▶ **PROBLEM TO SOLVE**
Write out every line of the listing below as a numbered list, leaving out the blank lines.

>> Start MATERIAL

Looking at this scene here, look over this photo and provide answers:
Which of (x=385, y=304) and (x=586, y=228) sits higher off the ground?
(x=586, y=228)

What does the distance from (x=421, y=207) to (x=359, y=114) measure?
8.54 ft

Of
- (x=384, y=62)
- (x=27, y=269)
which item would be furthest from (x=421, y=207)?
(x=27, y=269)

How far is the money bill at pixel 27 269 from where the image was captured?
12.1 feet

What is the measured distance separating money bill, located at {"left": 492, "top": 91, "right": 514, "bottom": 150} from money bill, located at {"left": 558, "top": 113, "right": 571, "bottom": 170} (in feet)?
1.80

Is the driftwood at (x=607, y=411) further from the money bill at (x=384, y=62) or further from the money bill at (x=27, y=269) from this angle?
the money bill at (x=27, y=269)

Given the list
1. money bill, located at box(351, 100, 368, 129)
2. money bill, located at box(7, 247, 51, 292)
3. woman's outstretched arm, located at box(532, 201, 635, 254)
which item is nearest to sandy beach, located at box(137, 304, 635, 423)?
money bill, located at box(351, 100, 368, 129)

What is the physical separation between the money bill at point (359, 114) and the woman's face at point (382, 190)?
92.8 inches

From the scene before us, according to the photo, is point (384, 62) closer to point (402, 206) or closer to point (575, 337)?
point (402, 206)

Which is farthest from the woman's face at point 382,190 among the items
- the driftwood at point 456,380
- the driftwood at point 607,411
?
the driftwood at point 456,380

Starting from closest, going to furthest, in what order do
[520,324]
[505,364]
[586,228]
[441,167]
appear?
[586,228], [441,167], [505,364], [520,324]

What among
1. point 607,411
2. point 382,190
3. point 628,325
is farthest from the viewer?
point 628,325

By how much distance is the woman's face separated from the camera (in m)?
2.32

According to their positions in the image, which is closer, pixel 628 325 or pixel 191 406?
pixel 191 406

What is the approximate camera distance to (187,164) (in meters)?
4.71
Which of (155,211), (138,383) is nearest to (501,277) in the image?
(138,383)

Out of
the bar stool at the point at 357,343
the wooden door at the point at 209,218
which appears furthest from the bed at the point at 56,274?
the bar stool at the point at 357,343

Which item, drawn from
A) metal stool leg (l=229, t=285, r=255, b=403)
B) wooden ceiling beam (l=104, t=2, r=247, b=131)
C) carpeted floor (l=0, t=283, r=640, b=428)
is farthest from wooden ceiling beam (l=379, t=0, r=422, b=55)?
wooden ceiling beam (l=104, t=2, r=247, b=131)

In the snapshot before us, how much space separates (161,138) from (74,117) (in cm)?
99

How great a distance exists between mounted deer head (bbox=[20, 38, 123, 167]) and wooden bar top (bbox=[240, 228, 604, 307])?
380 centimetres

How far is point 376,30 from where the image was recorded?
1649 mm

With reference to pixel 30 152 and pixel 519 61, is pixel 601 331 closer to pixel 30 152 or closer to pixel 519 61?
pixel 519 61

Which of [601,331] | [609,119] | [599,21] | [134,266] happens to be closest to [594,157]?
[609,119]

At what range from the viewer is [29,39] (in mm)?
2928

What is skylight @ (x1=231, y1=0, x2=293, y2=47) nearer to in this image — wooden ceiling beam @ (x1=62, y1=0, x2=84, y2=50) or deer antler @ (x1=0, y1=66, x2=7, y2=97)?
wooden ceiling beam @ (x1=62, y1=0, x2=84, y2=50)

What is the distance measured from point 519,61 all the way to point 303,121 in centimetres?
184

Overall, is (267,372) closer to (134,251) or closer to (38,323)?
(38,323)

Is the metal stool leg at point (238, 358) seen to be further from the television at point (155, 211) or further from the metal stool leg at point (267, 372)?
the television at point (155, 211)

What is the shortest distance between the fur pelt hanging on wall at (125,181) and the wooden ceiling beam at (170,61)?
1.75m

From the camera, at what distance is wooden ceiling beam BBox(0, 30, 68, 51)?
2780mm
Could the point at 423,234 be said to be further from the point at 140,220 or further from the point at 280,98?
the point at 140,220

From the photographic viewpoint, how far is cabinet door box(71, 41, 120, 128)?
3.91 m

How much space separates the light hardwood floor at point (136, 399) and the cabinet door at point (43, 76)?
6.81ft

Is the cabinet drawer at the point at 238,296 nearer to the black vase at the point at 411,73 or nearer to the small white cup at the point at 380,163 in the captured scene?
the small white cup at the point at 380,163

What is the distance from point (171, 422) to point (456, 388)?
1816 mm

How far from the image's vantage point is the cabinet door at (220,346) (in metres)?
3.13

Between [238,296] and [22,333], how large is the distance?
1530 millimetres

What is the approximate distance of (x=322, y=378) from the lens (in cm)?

>> End MATERIAL

▶ **COMPLETE ANSWER**
1. Looking at this scene here, look over this photo and provide answers:
2. Which of (x=385, y=304) and (x=586, y=228) sits higher off the ground?
3. (x=586, y=228)
4. What does the distance from (x=421, y=207) to (x=359, y=114) measure?
5. 8.54 ft
6. Of
7. - (x=384, y=62)
8. - (x=27, y=269)
9. which item would be furthest from (x=421, y=207)?
10. (x=27, y=269)
11. How far is the money bill at pixel 27 269 from where the image was captured?
12. 12.1 feet
13. What is the measured distance separating money bill, located at {"left": 492, "top": 91, "right": 514, "bottom": 150} from money bill, located at {"left": 558, "top": 113, "right": 571, "bottom": 170} (in feet)?
14. 1.80
15. Is the driftwood at (x=607, y=411) further from the money bill at (x=384, y=62) or further from the money bill at (x=27, y=269) from this angle?
16. the money bill at (x=27, y=269)
17. Given the list
18. 1. money bill, located at box(351, 100, 368, 129)
19. 2. money bill, located at box(7, 247, 51, 292)
20. 3. woman's outstretched arm, located at box(532, 201, 635, 254)
21. which item is nearest to sandy beach, located at box(137, 304, 635, 423)?
22. money bill, located at box(351, 100, 368, 129)
23. What is the physical separation between the money bill at point (359, 114) and the woman's face at point (382, 190)?
24. 92.8 inches
25. From the scene before us, according to the photo, is point (384, 62) closer to point (402, 206) or closer to point (575, 337)?
26. point (402, 206)
27. Which is farthest from the woman's face at point 382,190 among the items
28. - the driftwood at point 456,380
29. - the driftwood at point 607,411
30. ?
31. the driftwood at point 456,380
32. Starting from closest, going to furthest, in what order do
33. [520,324]
34. [505,364]
35. [586,228]
36. [441,167]
37. appear?
38. [586,228], [441,167], [505,364], [520,324]
39. What among
40. 1. point 607,411
41. 2. point 382,190
42. 3. point 628,325
43. is farthest from the viewer?
44. point 628,325
45. By how much distance is the woman's face separated from the camera (in m)?
46. 2.32
47. According to their positions in the image, which is closer, pixel 628 325 or pixel 191 406?
48. pixel 191 406
49. What is the approximate camera distance to (187,164) (in meters)?
50. 4.71
51. Which of (155,211), (138,383) is nearest to (501,277) in the image?
52. (138,383)
53. Out of
54. the bar stool at the point at 357,343
55. the wooden door at the point at 209,218
56. which appears furthest from the bed at the point at 56,274?
57. the bar stool at the point at 357,343
58. Which item, drawn from
59. A) metal stool leg (l=229, t=285, r=255, b=403)
60. B) wooden ceiling beam (l=104, t=2, r=247, b=131)
61. C) carpeted floor (l=0, t=283, r=640, b=428)
62. is farthest from wooden ceiling beam (l=379, t=0, r=422, b=55)?
63. wooden ceiling beam (l=104, t=2, r=247, b=131)
64. In the snapshot before us, how much space separates (161,138) from (74,117) (in cm)?
65. 99
66. How great a distance exists between mounted deer head (bbox=[20, 38, 123, 167]) and wooden bar top (bbox=[240, 228, 604, 307])?
67. 380 centimetres
68. How far is point 376,30 from where the image was recorded?
69. 1649 mm
70. With reference to pixel 30 152 and pixel 519 61, is pixel 601 331 closer to pixel 30 152 or closer to pixel 519 61?
71. pixel 519 61
72. Which of [601,331] | [609,119] | [599,21] | [134,266] happens to be closest to [594,157]?
73. [609,119]
74. At what range from the viewer is [29,39] (in mm)?
75. 2928
76. What is skylight @ (x1=231, y1=0, x2=293, y2=47) nearer to in this image — wooden ceiling beam @ (x1=62, y1=0, x2=84, y2=50) or deer antler @ (x1=0, y1=66, x2=7, y2=97)?
77. wooden ceiling beam @ (x1=62, y1=0, x2=84, y2=50)
78. What is the distance measured from point 519,61 all the way to point 303,121 in centimetres?
79. 184
80. Overall, is (267,372) closer to (134,251) or closer to (38,323)?
81. (38,323)
82. Is the metal stool leg at point (238, 358) seen to be further from the television at point (155, 211) or further from the metal stool leg at point (267, 372)?
83. the television at point (155, 211)
84. What is the shortest distance between the fur pelt hanging on wall at (125,181) and the wooden ceiling beam at (170,61)?
85. 1.75m
86. From the camera, at what distance is wooden ceiling beam BBox(0, 30, 68, 51)?
87. 2780mm
88. Could the point at 423,234 be said to be further from the point at 140,220 or further from the point at 280,98?
89. the point at 140,220
90. From the photographic viewpoint, how far is cabinet door box(71, 41, 120, 128)?
91. 3.91 m
92. How much space separates the light hardwood floor at point (136, 399) and the cabinet door at point (43, 76)?
93. 6.81ft
94. Is the cabinet drawer at the point at 238,296 nearer to the black vase at the point at 411,73 or nearer to the small white cup at the point at 380,163 in the captured scene?
95. the small white cup at the point at 380,163
96. What is the distance from point (171, 422) to point (456, 388)?
97. 1816 mm
98. How far from the image's vantage point is the cabinet door at (220,346) (in metres)?
99. 3.13
100. Between [238,296] and [22,333], how large is the distance?
101. 1530 millimetres
102. What is the approximate distance of (x=322, y=378) from the lens (in cm)?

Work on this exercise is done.